For 17 years, from 1992 until her death in 2009, Italy’s Eluana Englaro was kept alive in a coma, the end result of a car accident. She became a focal point for partisans on both sides of the euthanasia spectrum; embattled Prime Minister Silvio Berlusconi even tried to change the law so that her feeding tube couldn’t be removed.

Englaro never appears onscreen in Marco Bellocchio’s tough, poignant drama—set during her final days—though she haunts the proceedings like a spirit. The film’s intentionally jagged first third introduces a bevy of characters: A senator (Toni Servillo) grapples with whether to cast a vote for Berlusconi’s amendment, while his pro-life daughter (Alba Rohrwacher) falls in love with a young man protesting for Englaro’s right to die. Meanwhile, a wealthy woman (Isabelle Huppert) prays for her own comatose child to wake up, while dealing with family members who find her impassioned religiosity off-putting. And in the most moving thread, a suicidal drug addict (Maya Sansa) rediscovers the will to live with the help of a determined doctor (the director’s son Pier Giorgio).

☆ ☆ ☆ ☆

### WHAT YOU WILL DO
A - Write out the review's passage again, everything from "For 17 years, from" down to "couldn’t be removed.", swapping "feeding tube" for "life support".
B - According to the review, in what year did Eluana Englaro die?
C - Say whether each statement agrees with the review: (i) Englaro appears onscreen in the film. (ii) The senator's daughter is pro-life. (iii) The doctor is played by the director's son.

### DATA SEGMENT

☆ ☆ ☆ ☆

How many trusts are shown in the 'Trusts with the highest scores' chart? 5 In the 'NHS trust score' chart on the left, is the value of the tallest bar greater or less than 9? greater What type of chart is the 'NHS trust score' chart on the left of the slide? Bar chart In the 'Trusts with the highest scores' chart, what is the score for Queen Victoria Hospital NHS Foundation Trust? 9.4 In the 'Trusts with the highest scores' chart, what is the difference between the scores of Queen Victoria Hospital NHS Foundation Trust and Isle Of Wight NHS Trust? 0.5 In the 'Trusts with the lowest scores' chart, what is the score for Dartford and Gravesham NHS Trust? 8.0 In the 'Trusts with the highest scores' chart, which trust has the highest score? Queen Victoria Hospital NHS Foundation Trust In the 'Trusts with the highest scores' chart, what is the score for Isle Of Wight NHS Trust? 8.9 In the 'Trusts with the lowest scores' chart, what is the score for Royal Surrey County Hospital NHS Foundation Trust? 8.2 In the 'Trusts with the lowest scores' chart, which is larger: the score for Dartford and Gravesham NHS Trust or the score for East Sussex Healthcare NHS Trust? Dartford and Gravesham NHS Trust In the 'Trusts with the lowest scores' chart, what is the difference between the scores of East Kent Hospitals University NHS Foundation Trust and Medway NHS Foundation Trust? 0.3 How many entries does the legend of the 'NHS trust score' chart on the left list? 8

☆ ☆ ☆ ☆

### ANSWERS BELOW
A -
For 17 years, from 1992 until her death in 2009, Italy’s Eluana Englaro was kept alive in a coma, the end result of a car accident. She became a focal point for partisans on both sides of the euthanasia spectrum; embattled Prime Minister Silvio Berlusconi even tried to change the law so that her life support couldn’t be removed.

B - 2009

C -
(i) No: "Englaro never appears onscreen in Marco Bellocchio’s tough, poignant drama"
(ii) Yes: "his pro-life daughter (Alba Rohrwacher)"
(iii) Yes: "a determined doctor (the director’s son Pier Giorgio)"